(Beginning of EXERCISE MATERIALS)

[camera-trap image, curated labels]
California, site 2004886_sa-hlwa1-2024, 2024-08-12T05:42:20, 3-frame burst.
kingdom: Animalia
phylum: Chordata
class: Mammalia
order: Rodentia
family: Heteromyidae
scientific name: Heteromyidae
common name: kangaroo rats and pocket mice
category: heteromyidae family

(End of EXERCISE MATERIALS)

• **WHAT TO PRODUCE**
Only these lines should appear in the reply: the one containing "class: Mammalia", the last line of the data, and all lines between them, each copied exactly.

• **RESPONSE BELOW**
class: Mammalia
order: Rodentia
family: Heteromyidae
scientific name: Heteromyidae
common name: kangaroo rats and pocket mice
category: heteromyidae family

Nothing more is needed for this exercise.